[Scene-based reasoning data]
= = = = =

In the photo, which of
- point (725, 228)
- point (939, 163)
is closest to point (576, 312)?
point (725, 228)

= = = = =

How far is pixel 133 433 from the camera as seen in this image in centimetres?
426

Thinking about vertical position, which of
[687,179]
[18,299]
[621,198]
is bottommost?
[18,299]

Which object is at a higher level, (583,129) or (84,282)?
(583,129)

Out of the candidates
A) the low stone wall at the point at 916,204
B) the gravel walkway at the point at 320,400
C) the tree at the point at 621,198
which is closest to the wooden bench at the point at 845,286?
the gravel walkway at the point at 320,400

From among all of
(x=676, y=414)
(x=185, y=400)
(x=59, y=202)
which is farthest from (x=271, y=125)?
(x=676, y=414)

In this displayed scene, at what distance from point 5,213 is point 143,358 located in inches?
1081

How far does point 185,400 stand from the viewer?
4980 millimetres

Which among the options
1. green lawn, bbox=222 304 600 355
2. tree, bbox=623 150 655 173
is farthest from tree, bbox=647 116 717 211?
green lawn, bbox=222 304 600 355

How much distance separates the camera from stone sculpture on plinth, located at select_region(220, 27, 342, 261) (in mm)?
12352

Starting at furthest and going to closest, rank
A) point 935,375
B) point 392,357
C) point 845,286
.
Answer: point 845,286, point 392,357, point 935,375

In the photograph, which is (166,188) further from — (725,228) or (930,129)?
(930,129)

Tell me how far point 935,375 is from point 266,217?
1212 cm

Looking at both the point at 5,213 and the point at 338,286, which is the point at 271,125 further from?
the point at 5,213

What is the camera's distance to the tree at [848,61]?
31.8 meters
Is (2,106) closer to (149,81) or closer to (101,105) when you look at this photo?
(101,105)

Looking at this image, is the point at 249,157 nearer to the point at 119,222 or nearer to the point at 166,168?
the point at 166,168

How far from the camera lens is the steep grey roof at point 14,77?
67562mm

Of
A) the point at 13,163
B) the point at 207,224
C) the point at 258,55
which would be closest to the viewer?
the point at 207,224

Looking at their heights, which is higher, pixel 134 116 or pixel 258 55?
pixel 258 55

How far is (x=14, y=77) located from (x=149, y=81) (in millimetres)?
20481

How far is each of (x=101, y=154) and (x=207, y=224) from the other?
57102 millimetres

= = = = =

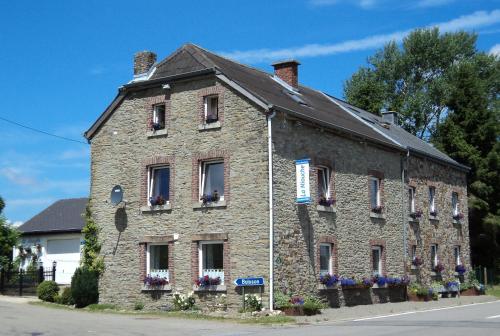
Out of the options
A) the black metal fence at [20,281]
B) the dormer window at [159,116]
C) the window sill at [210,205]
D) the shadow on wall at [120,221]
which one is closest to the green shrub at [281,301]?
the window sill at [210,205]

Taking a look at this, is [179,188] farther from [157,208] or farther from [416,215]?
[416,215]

= = = = =

§ **EXERCISE DIRECTIONS**:
Return every line of the data above that contains the word "stone", treating uppercase and lowercase as different.

§ **TASK RESPONSE**:
A) the low stone wall at the point at 916,204
How much distance separates the camera from stone sculpture on plinth, located at select_region(220, 27, 342, 261) (in mm)?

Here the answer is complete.